■ ABOUT THIS TASK ■
Copy nothing from the entries below except the lines from the one containing "Hitech RCD 36951" through the one containing "NYC: Crucero de", and copy those exactly.

Extracted data entries:
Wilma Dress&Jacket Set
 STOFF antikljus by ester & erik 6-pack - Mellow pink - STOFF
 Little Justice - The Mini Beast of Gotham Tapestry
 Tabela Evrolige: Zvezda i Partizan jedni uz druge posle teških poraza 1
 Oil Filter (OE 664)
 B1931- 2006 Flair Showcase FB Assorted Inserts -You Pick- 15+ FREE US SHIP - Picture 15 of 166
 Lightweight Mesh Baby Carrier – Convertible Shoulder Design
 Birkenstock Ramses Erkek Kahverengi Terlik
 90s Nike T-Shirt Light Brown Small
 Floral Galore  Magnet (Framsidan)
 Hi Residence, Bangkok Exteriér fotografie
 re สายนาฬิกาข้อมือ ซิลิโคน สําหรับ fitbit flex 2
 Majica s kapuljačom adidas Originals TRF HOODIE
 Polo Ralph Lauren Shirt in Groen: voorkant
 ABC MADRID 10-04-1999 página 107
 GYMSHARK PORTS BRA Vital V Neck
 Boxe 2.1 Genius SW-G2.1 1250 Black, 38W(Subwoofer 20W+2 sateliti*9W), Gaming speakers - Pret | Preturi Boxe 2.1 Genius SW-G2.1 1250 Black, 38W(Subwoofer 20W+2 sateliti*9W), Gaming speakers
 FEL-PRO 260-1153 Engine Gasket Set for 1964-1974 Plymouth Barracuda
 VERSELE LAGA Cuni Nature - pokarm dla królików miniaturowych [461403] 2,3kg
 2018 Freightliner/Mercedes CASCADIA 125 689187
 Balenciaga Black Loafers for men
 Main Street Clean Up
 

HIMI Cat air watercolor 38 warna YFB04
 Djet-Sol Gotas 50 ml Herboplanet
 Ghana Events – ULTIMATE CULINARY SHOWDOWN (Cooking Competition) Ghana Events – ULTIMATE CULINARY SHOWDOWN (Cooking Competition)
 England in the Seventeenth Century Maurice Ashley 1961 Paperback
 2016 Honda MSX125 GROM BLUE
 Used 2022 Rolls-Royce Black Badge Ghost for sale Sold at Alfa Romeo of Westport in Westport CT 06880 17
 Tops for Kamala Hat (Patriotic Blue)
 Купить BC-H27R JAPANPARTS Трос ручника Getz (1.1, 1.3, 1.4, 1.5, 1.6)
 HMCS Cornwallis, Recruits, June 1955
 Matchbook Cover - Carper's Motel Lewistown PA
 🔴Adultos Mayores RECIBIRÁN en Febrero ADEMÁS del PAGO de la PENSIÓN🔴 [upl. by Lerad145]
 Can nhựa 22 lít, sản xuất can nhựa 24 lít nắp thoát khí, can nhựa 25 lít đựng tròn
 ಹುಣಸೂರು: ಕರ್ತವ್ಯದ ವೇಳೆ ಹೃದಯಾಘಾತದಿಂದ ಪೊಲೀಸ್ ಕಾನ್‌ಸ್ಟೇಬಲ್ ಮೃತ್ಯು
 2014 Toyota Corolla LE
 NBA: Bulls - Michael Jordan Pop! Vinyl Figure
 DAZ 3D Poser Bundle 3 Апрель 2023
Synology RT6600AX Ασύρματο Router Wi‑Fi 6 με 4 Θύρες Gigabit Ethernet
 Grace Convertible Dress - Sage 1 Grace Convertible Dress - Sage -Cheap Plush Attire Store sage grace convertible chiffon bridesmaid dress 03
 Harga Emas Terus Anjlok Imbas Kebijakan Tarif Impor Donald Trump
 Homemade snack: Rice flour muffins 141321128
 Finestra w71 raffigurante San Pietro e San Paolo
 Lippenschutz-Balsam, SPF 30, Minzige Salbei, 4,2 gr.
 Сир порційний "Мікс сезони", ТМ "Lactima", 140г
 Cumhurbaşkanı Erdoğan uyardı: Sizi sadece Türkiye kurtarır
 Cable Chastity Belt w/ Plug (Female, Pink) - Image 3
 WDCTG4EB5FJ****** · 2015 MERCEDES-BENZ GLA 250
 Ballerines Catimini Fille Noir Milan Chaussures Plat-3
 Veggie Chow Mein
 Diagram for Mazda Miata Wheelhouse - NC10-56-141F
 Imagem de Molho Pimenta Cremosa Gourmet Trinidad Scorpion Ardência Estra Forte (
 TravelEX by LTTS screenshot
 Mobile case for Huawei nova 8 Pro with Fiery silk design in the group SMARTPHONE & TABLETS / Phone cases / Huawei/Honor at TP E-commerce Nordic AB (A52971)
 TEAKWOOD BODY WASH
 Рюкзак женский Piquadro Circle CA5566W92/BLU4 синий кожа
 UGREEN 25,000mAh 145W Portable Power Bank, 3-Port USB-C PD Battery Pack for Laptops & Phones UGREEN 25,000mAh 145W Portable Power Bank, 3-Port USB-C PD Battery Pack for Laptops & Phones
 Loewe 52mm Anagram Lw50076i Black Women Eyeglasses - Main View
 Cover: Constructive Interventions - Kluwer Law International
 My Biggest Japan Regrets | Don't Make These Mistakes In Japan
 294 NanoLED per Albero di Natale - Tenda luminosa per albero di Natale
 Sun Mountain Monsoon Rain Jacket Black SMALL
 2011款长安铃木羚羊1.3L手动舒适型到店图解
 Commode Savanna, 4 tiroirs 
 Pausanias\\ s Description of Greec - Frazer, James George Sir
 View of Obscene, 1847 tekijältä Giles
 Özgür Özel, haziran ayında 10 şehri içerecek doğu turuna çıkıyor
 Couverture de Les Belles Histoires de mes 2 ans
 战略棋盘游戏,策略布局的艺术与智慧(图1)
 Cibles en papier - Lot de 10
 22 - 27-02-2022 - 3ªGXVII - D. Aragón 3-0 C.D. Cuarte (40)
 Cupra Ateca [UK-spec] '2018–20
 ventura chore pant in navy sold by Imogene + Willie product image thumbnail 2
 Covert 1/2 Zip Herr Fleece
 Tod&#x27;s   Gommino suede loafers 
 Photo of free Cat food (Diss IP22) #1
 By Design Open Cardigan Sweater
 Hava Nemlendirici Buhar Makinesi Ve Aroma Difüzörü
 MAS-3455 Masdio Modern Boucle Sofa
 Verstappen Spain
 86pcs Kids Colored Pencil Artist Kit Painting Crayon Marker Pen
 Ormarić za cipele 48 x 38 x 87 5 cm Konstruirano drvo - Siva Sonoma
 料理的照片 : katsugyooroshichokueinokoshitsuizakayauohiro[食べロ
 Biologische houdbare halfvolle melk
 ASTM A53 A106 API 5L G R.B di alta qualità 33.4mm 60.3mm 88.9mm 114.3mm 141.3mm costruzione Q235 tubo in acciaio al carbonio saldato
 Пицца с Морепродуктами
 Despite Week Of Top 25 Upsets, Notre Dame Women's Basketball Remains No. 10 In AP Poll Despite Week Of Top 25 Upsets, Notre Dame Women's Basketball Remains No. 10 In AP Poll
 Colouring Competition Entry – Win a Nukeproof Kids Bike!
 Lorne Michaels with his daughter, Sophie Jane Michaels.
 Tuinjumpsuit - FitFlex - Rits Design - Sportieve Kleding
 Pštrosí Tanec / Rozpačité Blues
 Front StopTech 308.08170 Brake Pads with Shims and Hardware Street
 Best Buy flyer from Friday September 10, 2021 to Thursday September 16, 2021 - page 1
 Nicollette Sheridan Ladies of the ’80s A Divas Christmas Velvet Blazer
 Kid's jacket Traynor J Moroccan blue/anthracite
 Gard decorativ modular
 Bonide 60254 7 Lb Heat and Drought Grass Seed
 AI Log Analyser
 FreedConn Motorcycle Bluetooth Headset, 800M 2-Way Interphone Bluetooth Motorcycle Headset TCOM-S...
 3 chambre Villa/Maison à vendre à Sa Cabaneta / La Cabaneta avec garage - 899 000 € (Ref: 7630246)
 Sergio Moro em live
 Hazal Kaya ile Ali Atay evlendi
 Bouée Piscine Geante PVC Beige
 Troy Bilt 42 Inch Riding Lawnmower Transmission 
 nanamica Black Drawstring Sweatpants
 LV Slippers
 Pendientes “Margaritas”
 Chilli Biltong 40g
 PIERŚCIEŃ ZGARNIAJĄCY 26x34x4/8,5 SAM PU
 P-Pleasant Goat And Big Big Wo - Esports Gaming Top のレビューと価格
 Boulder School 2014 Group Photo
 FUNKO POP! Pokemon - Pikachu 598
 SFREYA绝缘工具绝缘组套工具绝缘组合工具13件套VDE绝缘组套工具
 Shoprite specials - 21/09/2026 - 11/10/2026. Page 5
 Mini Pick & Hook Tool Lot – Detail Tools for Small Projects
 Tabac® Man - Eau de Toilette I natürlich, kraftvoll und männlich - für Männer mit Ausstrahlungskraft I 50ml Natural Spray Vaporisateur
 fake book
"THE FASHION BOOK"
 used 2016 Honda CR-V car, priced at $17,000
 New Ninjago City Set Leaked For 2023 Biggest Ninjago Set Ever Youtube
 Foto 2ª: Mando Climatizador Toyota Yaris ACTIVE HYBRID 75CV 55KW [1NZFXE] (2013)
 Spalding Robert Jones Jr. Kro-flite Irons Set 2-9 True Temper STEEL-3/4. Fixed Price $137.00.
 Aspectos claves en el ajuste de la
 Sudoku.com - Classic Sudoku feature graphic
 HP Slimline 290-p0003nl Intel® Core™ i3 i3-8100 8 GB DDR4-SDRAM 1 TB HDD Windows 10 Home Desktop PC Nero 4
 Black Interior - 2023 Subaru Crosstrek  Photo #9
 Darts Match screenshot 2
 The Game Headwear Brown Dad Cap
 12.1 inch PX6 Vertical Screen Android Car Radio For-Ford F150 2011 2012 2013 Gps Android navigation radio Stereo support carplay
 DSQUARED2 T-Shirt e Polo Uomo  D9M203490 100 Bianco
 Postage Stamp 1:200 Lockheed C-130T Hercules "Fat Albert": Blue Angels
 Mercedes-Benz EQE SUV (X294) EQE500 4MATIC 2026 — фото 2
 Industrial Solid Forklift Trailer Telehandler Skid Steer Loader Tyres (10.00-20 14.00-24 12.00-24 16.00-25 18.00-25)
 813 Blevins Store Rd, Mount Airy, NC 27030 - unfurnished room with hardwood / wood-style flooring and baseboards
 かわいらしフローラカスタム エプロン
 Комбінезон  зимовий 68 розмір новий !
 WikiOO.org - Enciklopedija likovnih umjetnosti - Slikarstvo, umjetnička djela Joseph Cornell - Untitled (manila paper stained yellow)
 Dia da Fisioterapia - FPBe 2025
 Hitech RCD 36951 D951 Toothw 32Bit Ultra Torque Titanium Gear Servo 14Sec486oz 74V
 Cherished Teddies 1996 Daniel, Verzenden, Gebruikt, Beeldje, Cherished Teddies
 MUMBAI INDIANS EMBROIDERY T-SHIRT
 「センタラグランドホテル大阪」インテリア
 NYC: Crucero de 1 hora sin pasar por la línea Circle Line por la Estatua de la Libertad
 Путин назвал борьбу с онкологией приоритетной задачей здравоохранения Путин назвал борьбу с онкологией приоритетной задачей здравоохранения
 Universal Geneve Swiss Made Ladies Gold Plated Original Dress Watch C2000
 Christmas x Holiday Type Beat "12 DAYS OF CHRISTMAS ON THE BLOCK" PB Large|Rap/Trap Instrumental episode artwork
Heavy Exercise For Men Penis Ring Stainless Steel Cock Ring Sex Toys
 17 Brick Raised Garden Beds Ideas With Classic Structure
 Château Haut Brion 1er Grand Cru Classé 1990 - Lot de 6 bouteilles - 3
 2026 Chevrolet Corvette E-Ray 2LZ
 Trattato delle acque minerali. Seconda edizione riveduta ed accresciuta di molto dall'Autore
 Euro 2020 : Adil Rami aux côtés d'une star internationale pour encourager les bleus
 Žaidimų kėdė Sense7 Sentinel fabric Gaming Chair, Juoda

■ OUTPUT FOR THIS TASK ■
 Hitech RCD 36951 D951 Toothw 32Bit Ultra Torque Titanium Gear Servo 14Sec486oz 74V
 Cherished Teddies 1996 Daniel, Verzenden, Gebruikt, Beeldje, Cherished Teddies
 MUMBAI INDIANS EMBROIDERY T-SHIRT
 「センタラグランドホテル大阪」インテリア
 NYC: Crucero de 1 hora sin pasar por la línea Circle Line por la Estatua de la Libertad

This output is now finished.